Directives -
(A) Answer the following questions using the passage on American incomes:
(i) How many returns declaring adjusted gross incomes above $1 million did the Internal Revenue Service count in 1990?
(ii) By what percentage has the proportion of households below the poverty line grown since 1978?
(iii) What is the title of the book in which Kevin Phillips describes this anger?
(B) Transcribe the portion of the passage on American incomes that begins at the words "Not only are" and ends after the words "on two earners.".

Text passage -
Not only are the rich getting richer, but there are more of them around. In 1978, the Internal Revenue Service received 8,964 returns declaring adjusted gross incomes of more than $1 million in today’s dollars. In 1990, its most recent report, it counted 60,667 returns at that level.

More people are also poorer. Since 1978, the proportion of households falling below the poverty line has grown by 26.4 percent. Among families with children, the increase has been 38.3 percent. And there are fewer Americans in the middle. Since 1978, the proportion of families making between $25,000 and $75,000, computed in constant dollars, has dropped from 58.4 percent to 53.9 percent. The latter figure would have fallen even further were not more households relying on two earners.

Figures like these fill the pages of Boiling Point, in which Kevin Phillips describes at length the anger of millions of Americans over their loss of income and status during the last dozen years. Having given generous margins to Ronald Reagan and George Bush, Kevin Phillips tells us, they now see themselves as having been betrayed by “an elitist philosophy that celebrated investors, entrepreneurs, and the rich while neglecting the interests of a middle class that found itself increasingly threatened.”

Entries -
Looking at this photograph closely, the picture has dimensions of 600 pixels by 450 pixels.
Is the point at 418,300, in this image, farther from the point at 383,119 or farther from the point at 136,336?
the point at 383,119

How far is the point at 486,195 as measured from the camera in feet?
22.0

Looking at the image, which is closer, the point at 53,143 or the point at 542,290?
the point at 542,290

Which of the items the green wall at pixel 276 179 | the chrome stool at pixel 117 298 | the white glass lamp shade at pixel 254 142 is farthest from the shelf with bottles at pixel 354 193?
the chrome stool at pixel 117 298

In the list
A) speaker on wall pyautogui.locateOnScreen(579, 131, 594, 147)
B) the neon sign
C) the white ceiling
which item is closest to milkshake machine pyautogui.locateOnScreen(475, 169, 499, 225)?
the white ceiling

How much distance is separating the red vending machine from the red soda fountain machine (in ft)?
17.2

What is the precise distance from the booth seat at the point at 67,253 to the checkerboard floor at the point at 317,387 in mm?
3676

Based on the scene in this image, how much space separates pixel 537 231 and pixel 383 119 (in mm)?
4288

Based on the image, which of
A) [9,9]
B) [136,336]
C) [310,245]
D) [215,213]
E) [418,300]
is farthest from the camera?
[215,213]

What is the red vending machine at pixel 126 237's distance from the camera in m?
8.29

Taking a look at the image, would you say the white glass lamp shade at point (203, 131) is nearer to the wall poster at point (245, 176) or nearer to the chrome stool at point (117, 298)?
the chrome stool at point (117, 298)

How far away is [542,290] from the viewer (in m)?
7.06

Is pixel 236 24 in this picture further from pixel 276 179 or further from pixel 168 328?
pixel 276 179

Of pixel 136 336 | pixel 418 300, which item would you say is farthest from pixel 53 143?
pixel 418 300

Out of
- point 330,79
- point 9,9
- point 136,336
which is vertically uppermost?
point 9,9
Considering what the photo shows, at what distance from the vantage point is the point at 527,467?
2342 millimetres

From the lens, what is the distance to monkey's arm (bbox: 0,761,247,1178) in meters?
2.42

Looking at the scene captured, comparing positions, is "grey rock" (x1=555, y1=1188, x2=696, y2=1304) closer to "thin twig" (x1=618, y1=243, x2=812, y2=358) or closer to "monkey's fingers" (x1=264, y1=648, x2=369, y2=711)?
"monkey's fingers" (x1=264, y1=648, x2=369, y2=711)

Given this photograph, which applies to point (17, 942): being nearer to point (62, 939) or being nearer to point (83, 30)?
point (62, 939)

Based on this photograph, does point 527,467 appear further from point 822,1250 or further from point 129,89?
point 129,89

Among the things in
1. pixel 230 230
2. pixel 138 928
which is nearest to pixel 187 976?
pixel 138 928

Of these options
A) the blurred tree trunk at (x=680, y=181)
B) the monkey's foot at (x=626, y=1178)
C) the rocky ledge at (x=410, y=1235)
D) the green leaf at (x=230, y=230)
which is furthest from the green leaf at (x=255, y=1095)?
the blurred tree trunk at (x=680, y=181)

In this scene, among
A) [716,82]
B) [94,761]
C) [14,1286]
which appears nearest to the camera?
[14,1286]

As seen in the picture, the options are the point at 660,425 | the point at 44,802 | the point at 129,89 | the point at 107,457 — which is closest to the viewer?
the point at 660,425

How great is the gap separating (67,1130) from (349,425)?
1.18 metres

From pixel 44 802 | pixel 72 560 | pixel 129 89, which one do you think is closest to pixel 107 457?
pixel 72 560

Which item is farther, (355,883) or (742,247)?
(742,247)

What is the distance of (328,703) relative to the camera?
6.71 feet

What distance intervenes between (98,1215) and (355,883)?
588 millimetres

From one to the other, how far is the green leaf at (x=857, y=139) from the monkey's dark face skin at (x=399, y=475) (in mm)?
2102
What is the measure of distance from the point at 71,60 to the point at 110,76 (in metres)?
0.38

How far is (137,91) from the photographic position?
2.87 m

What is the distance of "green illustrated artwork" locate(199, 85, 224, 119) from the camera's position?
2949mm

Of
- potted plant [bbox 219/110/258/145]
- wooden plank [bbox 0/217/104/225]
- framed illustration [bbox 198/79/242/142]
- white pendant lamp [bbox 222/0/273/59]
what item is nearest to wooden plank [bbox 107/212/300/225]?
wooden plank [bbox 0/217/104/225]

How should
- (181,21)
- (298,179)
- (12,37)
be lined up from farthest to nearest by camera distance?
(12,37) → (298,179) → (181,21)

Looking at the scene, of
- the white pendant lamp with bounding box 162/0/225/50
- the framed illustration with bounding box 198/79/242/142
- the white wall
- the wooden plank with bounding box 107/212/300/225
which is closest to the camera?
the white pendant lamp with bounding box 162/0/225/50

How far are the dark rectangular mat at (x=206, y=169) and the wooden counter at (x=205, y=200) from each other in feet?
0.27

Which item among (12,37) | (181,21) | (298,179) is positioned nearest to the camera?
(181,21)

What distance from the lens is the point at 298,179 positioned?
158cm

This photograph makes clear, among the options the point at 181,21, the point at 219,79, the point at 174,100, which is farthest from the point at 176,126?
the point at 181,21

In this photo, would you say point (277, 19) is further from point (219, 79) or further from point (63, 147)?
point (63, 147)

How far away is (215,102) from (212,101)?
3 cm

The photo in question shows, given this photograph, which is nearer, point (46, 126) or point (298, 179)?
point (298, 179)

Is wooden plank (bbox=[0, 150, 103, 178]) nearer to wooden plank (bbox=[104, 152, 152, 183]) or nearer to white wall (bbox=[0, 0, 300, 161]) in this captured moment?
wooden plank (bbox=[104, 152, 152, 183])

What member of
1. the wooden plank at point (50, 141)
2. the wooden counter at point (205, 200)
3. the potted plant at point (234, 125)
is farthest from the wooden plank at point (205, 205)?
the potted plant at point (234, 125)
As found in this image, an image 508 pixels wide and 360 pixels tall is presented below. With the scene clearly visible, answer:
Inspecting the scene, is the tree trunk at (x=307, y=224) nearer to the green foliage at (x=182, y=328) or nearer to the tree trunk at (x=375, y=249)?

Replies -
(A)
(i) 60,667
(ii) 26.4 percent
(iii) Boiling Point

(B)
Not only are the rich getting richer, but there are more of them around. In 1978, the Internal Revenue Service received 8,964 returns declaring adjusted gross incomes of more than $1 million in today’s dollars. In 1990, its most recent report, it counted 60,667 returns at that level.

More people are also poorer. Since 1978, the proportion of households falling below the poverty line has grown by 26.4 percent. Among families with children, the increase has been 38.3 percent. And there are fewer Americans in the middle. Since 1978, the proportion of families making between $25,000 and $75,000, computed in constant dollars, has dropped from 58.4 percent to 53.9 percent. The latter figure would have fallen even further were not more households relying on two earners.